NOT: Lütfen kaynak göstermeden tercümenin bir kısmını veya tamamını kullanmayınız, alıntılamayınız, yayınlamayınız

Tel Aviv
Eğer ki Trump yönetimi gerçekten sınırlı bir askerî saldırıyla Kuzey Kore’nin cesaretini kırıp hırpalamayı düşünüyorsa öncelikle İsrail’in tecrübesini dikkatlice incelemeli.

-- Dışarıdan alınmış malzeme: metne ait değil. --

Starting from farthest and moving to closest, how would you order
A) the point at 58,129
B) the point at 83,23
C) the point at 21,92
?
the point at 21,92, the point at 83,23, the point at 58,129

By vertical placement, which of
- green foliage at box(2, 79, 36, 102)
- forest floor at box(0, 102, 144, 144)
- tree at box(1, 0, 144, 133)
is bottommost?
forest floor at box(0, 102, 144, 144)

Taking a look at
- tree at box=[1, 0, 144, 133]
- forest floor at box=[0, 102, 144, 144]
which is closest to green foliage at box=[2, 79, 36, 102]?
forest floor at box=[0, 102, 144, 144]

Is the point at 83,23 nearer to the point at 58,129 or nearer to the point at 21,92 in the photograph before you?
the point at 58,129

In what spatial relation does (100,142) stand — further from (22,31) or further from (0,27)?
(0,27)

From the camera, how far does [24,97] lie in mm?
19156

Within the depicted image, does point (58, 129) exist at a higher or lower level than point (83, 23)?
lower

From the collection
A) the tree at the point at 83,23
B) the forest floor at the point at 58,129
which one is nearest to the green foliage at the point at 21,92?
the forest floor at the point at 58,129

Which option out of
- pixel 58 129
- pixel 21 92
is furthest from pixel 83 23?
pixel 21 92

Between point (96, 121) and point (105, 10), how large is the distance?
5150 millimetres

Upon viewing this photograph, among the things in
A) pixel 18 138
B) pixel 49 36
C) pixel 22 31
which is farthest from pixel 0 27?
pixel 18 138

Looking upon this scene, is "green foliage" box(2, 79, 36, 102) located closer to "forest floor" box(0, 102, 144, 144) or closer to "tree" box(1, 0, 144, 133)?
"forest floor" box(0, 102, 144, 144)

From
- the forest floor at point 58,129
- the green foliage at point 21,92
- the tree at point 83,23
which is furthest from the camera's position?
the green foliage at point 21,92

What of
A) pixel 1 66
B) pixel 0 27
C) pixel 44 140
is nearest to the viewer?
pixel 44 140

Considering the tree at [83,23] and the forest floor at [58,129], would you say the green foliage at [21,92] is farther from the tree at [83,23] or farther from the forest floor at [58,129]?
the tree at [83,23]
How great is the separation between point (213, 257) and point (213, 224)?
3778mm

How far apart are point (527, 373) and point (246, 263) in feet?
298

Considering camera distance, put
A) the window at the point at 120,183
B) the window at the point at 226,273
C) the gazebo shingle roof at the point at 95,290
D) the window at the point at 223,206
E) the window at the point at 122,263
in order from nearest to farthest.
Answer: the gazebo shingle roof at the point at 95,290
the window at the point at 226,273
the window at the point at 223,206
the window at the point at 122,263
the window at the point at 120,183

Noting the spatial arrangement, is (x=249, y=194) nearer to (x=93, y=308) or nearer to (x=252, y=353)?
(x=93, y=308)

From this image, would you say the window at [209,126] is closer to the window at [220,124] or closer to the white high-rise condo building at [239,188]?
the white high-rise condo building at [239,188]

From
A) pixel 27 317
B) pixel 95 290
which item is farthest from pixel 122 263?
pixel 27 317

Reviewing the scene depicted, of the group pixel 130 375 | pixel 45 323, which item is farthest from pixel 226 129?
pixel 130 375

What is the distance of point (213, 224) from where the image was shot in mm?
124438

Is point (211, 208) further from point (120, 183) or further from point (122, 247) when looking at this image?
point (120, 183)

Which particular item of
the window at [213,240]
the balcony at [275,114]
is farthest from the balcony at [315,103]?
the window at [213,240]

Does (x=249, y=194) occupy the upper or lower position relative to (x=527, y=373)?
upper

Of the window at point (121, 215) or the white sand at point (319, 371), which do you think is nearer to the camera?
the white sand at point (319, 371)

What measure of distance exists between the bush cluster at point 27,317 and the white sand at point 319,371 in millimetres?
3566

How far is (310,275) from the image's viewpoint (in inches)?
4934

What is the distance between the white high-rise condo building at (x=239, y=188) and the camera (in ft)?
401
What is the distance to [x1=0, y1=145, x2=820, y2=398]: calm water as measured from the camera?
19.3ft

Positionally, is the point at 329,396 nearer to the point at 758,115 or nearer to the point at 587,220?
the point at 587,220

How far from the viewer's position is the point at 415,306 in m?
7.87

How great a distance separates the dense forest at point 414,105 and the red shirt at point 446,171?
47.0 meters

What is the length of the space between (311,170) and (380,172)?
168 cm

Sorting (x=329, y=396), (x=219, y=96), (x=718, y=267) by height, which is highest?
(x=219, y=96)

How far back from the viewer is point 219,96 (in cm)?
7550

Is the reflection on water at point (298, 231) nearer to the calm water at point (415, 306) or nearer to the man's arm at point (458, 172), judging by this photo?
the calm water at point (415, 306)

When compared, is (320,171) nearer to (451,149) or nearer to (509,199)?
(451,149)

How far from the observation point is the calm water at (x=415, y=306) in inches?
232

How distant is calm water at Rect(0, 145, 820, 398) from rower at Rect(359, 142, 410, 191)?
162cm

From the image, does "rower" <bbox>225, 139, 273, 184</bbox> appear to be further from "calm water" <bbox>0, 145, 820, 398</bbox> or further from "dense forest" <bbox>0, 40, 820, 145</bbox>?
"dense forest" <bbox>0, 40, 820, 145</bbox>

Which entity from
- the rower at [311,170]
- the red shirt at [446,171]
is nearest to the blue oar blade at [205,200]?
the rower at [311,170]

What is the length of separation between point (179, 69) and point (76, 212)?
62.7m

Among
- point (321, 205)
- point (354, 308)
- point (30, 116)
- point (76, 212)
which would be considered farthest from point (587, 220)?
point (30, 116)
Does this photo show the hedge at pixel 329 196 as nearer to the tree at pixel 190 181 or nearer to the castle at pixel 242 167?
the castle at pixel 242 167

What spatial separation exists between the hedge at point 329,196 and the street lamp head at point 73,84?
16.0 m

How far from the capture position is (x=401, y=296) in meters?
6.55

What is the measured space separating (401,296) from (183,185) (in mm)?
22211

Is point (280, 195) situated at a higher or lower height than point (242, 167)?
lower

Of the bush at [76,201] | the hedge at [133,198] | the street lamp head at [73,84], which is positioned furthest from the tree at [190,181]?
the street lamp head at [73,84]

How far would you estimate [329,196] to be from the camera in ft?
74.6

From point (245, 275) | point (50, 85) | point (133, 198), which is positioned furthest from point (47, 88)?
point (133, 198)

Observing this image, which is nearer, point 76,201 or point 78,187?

Zira bu tecrübe, hem hızlı bir saldırının muhtemel faydalarını hem de çatışma bir kere başladığında yayılmasını engellemenin zorluğunu gözler önüne seriyor.
Tel Aviv’de düzenlenen bir konferansta İsraillilerle yaptığımız müzakereler, caydırmanın ne denli değerli olduğunu teyit ettiği gibi, bize bazı temel dersler de sundu: (i) Eğer ani bir vuruş gerçekleştireceksen bundan hiç bahsetme, (ii) hedeflerin konusunda çok iyi bir istihbarat sahibi değilsen sakın vurma, (iii) hasmının seni uzun ve kanlı bir savaşa sürüklemeyeceğinden hiç emin olma.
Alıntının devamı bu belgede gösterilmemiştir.